Jean-Antoine Watteau invented the fete galante genre. Francois Boucher painted for Louis XV and Madame de Pompadour. Jean-Honore Fragonard created The Swing, the most recognized Rococo painting. Giovanni Battista Tiepolo brought the style to Italy.
What is the difference between Baroque and Rococo?
Baroque art favored dramatic scale, religious themes, and deep colors. Rococo shifted toward intimate settings, pastel palettes, and playful subjects like courtship and mythology. Baroque filled cathedrals. Rococo decorated private salons.
What are the main characteristics of Rococo art?
Soft pastel colors, asymmetrical curved ornamentation, and themes of love and leisure. Shell motifs, gilded surfaces, and flowing S-curves appear throughout Rococo painting, sculpture, furniture, and architecture. The style prioritized sensory pleasure over moral instruction.
Why did Rococo fall out of favor?
Enlightenment critics like Denis Diderot attacked Rococo as morally empty. The French Revolution then dismantled the aristocratic culture that sustained it. Jacques-Louis David’s Neoclassical paintings, focused on civic virtue, became the new standard.

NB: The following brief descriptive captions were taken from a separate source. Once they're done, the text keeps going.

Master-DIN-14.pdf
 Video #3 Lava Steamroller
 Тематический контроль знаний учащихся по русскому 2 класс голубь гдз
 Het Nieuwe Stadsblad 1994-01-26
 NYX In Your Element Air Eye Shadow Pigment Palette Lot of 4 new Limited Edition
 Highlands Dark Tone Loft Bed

Where can you see Rococo art today?
The Wallace Collection in London holds Fragonard’s The Swing and major works by Boucher and Watteau. The Palace of Versailles, the Louvre, the Frick Collection in New York, and Bavaria’s Wieskirche are all key destinations.
Is Rococo art only about painting?
Not at all. Rococo was a total aesthetic system covering architecture, interior design, furniture, porcelain (Sevres and Meissen), sculpture, and textiles. Every element in a Rococo room was designed to work together as a single coordinated visual experience.

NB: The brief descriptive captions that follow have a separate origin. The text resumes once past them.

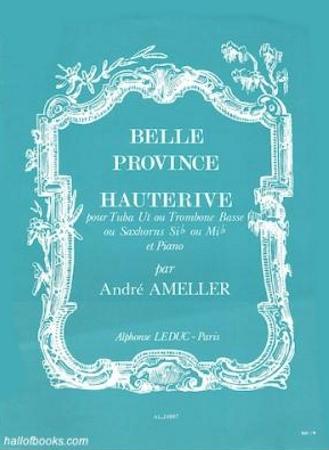 BELLE PROVINCE: HAUTERIVE bass clef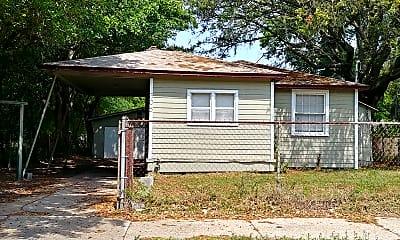 Building, 605 Chestnut Dr, 0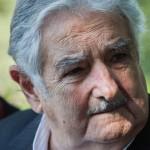 """José Mujica es propuesto para realizar gestiones para """"salida al mar de Bolivia"""""""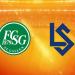 Fussball - Super League 35. Runde, St. Gallen - Lausanne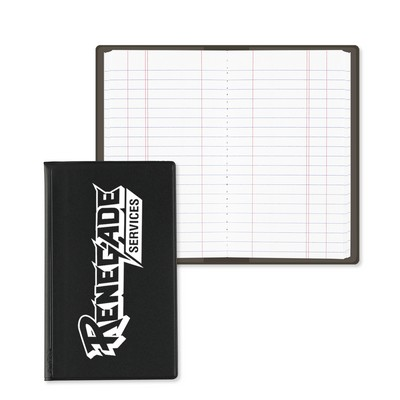 Flexible Tally Notebook Jr.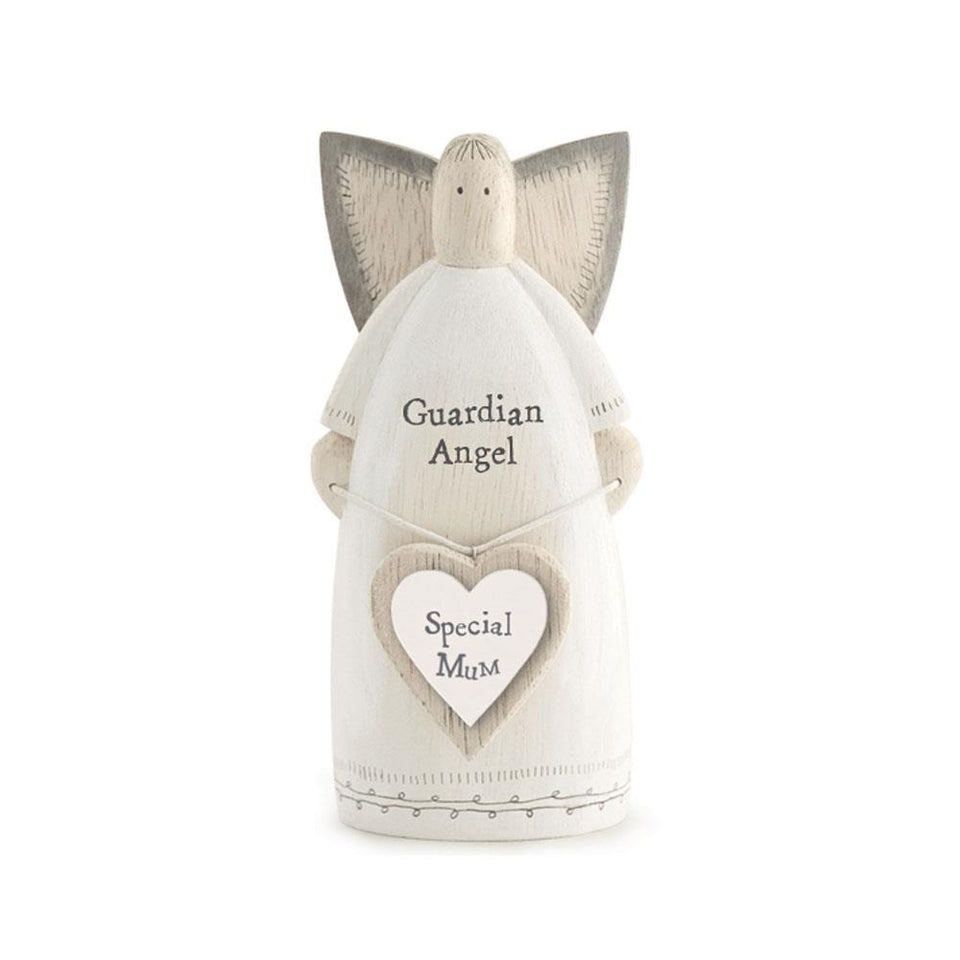 Special Mum Guardian Angel Wooden Decoration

How does Rococo influence modern design?
Rococo’s organic curves directly shaped Art Nouveau. Today, its pastel palettes and ornamental details appear in fashion from brands like Chanel and Selkie. Contemporary artists like Flora Yukhnovich are building entire careers on Rococo references.
Is Rococo considered a serious art movement?
It was dismissed as frivolous for over a century. The Goncourt brothers helped rehabilitate it in the 1800s. Today, major museums and auction houses treat Rococo masters with the same respect given to Renaissance or Impressionist painters.
Conclusion
Understanding what is Rococo art means looking beyond the pastel surfaces and gilded frames. This was a movement that redefined how Europe thought about beauty, privacy, and the purpose of decorative objects during the 18th century.
From Watteau’s fetes galantes to Fragonard’s playful compositions, from Sevres porcelain to the curved interiors of Bavarian churches, Rococo touched every visual discipline. It shaped painting styles for half a century and left a mark on furniture, architecture, and sculpture that collectors still chase today.
The style fell hard after the French Revolution. Critics like Diderot called it empty. Neoclassicism buried it under Roman virtue and straight lines.
But Rococo keeps returning. Flora Yukhnovich sells million-dollar canvases built on Boucher’s visual language. Fashion runways from Chanel to Selkie pull from its silhouettes. Pinterest searches for Rococo-inspired aesthetics have surged by thousands of percent.
Three centuries later, the appetite for ornament, softness, and sensory pleasure hasn’t gone anywhere. Rococo proved that art made for delight has its own kind of staying power.